ABDULLAH AYSU: DEVLETİN KAMBURU (08. 07. 2016)

202

Bazılarına göre çiftçiler yan gelip yatandır. Kimilerine göre dağda, bayırda, kırda yetişen şeyleri toplayıp satan. Bazı iktisatçı ve siyasetçilere göre de devletin kamburu, vergi vermeyenleridir.
Anlayacağınız insanların karnını doyuran, sırtını giydiren çiftçiler hakkında olumlu konuşan nerdeyse yok gibidir.
Adlarına konuşulur, kararlar alınır ve uygulanır…
Bir de haklarında peşin hüküm verilir; tembel, muhafazakârdırlar denilir geçilir. Üzerinde kafa yorulmaz.
çiftçilere sordum anlattılar. En başından anlatın, ben bir tam anlayayım ki, eksiksiz anlatabileyim dedim.
Onlar da en başından anlattılar: “Tarlayı ekime hazırlamak için önce işleriz, bu aşamada dekara 2 litre mazot kullanırız. Ekim öncesi kazayağı çekeriz ve tarlayı ekime hazırlamak için dekara toplam 4 litre mazot harcarız. Sıra ekime gelir, ekim için de dekara 2 litre mazot, 20 kg tohum, 20 kg DAP gübresi ve 200 gr ilaç alır, atarız. Nisan ayı gelir. Üst gübre olarak, dekara 20 kg üre saçarız. Havalar iyi giderse dekara 10 kg daha takviye gübre atarız. Bu mevsimde süne ve yabani otlara karşı ilaç atarız. Bunlar için dekara 1 litre mazot kullanırız. Tarla suluysa baharda iki sefer sularız. Sulama için de, dekara 1,5 litre mazot harcarız” diye sıraladılar.
Gübre ilaç ve tohumu bir kenara bıraktığımızda Türkiye genelinde çiftçiler yılda 3,5 milyar litre mazot satın alır, kullanırlar.
Mazotun litre fiyatını ortalama 4 TL kabul edersek, çiftçi yıllık 4X3,5= 14 Milyar TL mazot parası öder. Bu 14 milyarın %70’e yakını Katma Değer Vergisi (KDV) ve özel Tüketim Vergisidir (öTV). Yani 9,8 milyarı, yaklaşık 10 milyarı vergi olarak devletin kasasına dolaylı vergi olarak gider. Bununla kalmaz ki çiftçinin ‘soyulması. ‘ Tohum, ilaç alırken KDV ödemesiyle sürer sömürülmeleri. Gübre de vergi yeni kaldırıldı, ama fiyat belirlemesini şirketler kendi başlarına yaptığı için gübre fiyatları düşmez devamlı artar.

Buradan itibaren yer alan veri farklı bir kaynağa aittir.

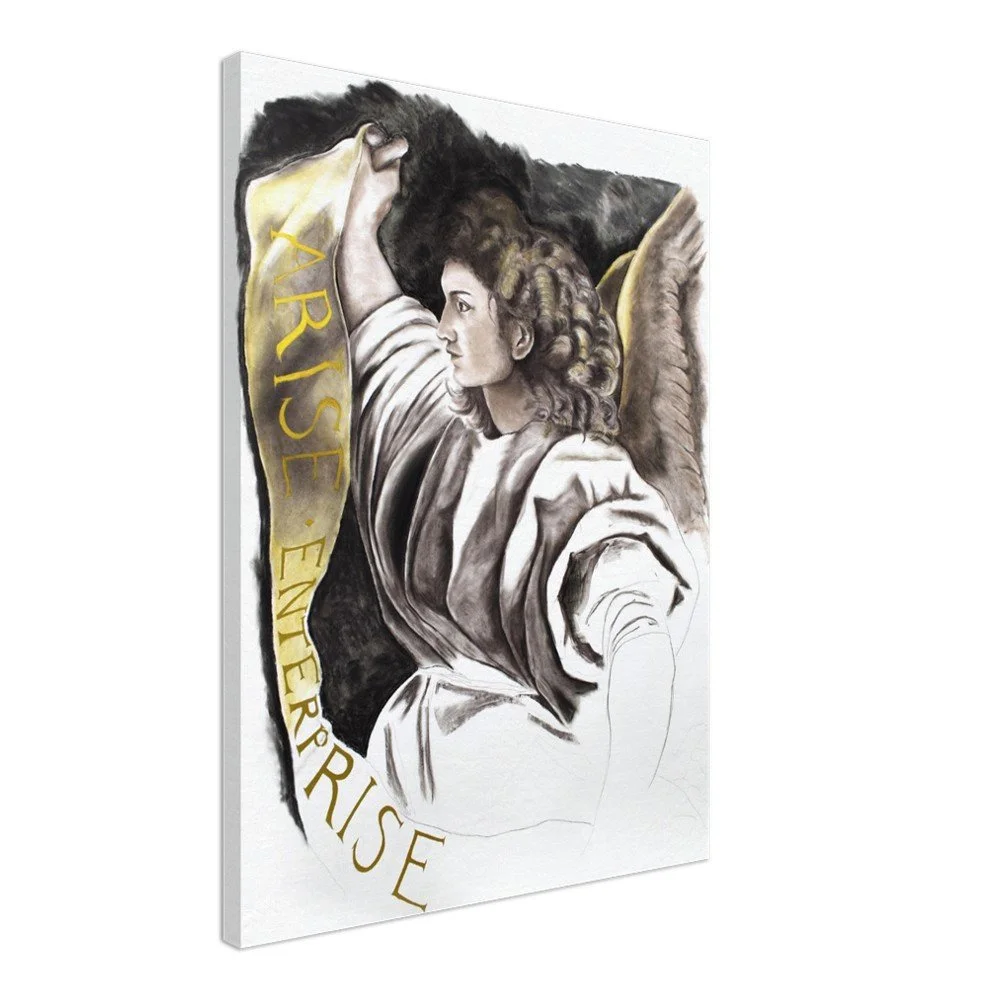 tmp-334-jeeg2Fmxug74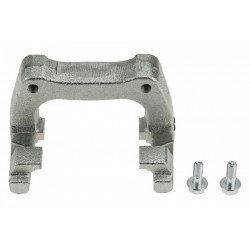 Tartó, féknyereg PEUGEOT 308 SW 08-14 HZT-PE-012A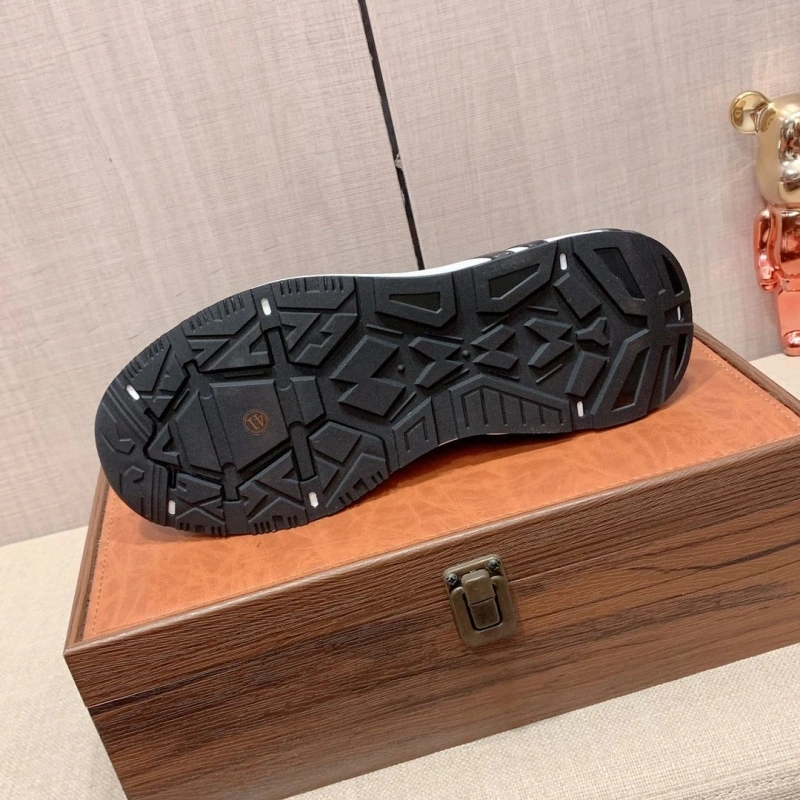 NewStyle Gxccx Casual Shoes 163726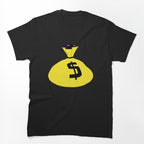 Bandwagonesque Shirt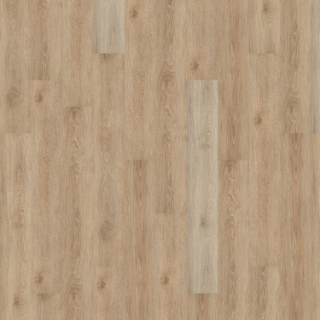 Picture of Patcraft - Click Refresh 1600V Beachscape
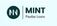 Mint Payday Loans - Baltimore, MD, USA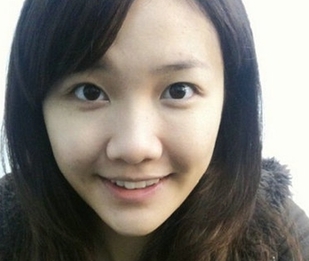 网络红人天仙妹妹<em>北漂</em>8年成影视公司老板_图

Onlar da keyfince sömürür çiftçiyi.
çiftçi her yıl 5 milyon tonu aşkın gübre kullanır. Satın aldığı gübreye yıllık yapılan zammı ve tohuma, ilaca ödediği KDV’nin hesabını da çiftçiye haksız/bilmez yere laf edenler hesaplasın artık.
Devam edelim. Hasat zamanı gelir çiftçi, biçerciye dekar başına 12 TL öder. Ürünü borsaya kendisi nakledecekse dekar başına 0,5 litre mazot kullanır. En az 3 gün ürününü satmak için kuyrukta çile çeker, beklerken harcama yapar. Satışa buğdayını getirdiğinde 10 TL park parası, 35 TL kantar parası, buğdayından 50 kg’a yakın numune için hortum daldırılarak alınır, sonrasında o buğday ticaret odasına gider. Bitmedi. Buğdayı sattın alan kişinin deposuna buğdayı götürür aracı damperli ise, yani kendi kendine boşaltıyorsa bile ton başına 3,75 TL hamaliye öder, mecburi!
Hala bitmedi. Ürünü bütün bu süreçlerden aşırmayı becerdiyse, hasad zamanı dolu ve yağmur gazabına uğramadıysa devlet bir kez daha ortaya çıkar. Dolaylı vergilerden sonra dolaysız kesinti tırpanını sallar, biçer çiftçiyi. Kazancın neti üzerinden değil, bu kez ürünün brütü üzerinden (Osmanlı öşürü misali) keser alır.
Bu kesinti miktarının oranı da şöyledir: Stopaj %2, Bağ-Kur %2, Ticaret Odası da brütün %0,6’sını keser kasasına atar. Yani çiftçinin kazanıp kazanmadığına aldırmadan ürünün
%4’ünü devlet alır, Ticaret Odası, %0,6’sına el koyar.
İşte çiftçinin hali pür melali budur. “Devletin sırtında kambur olan”, acımasızca sömürülen çiftçiyken, kan emici keneler kambur olarak görür ve anlatır. Karar sizin!